Using this home set-up, Matt recorded a mix, inspired by Double Dee and Steinski’s cult releases. He played the result to an established DJ called Jonathan Moore, and they started collaborating as Coldcut, releasing Matt’s mix as their first record: ‘Say Kids What Time Is It’.

“We were recording using turntables, a four track cassette and a cassette deck with push button controls, on which we’d developed a method of editing using the pause button - which is how “Say Kids...” was done - literally recorded on cassette.”

“It was also a time when electronic equipment was getting cheaper,” recalls Matt. “Our first bit of equipment was a Casio drum machine.
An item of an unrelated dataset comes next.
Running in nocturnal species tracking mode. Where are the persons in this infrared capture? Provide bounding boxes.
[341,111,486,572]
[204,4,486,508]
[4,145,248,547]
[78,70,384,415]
It had 0.8 seconds of sampling time; just enough to get the kick drum and two snares off Funky Drummer. And then we bought an Atari to sequence on. These things, that had cost hundreds of thousands of pounds, became available for a few hundred pounds. That was at the same time that house music and ecstasy was kicking off, and these factors produced an amazing cocktail.”

One old technique used by Coldcut came through an engineer they’d been recording with called Raine Shine, who showed them a trick borrowed from musique Concrete.

“Raine showed us how to make a seven foot tape loop that ran off the tape machine onto a broom handle and back again,” says Matt.

The game changer in samplers was the Akai S900 and the MPC sampling drum machine. From here onwards a new generation of producers were able to use the combination of a new industry standard, MIDI, Atari sequencers and ever more powerful samplers, to create records in their bedrooms.

The second hand market was also benefitting small scale producers. Young creatives used this recycled gear in ways never imagined by their creators. DJ Pierre recalls buying a second hand Roland TB303 and switching it on to hear acid house bubbling out.

House music was already established, but the explosion of acid and the media furore that followed, turned it into the UK’s biggest youth cult of the last 30 years. Acid house led to raves, which led to drum n bass, trip hop, UK techno, nu disco, big beat, dub step and many more sub genres still evolving today.

Recent technological innovations have primarily moved into the virtual world, with software development, such as Reason, Ableton and Traktor, although a new generation of performance based hardware devices, such as Korg’s Volca series, is currently re-invigorating interest in hardware.

Bartos argues that both hardware and software will flourish side by side in the future, much as paper and pen have survived into the computer age.

Matt Black takes a different view: “I’d realised everything we were doing in hardware could be done in software by the the mid-Nineties, so we started developing our own software and we’ve just released Ninja Jamm, our first audio app for iPhone, which takes ideas from electronic music and wraps them into a package anyone can use.”

But whether the future lies in hardware or software, or both, it’s certain the next chapter of Russolo’s 100 year old legacy is already in the production process. Which isn’t bad going for a story that began with a riot.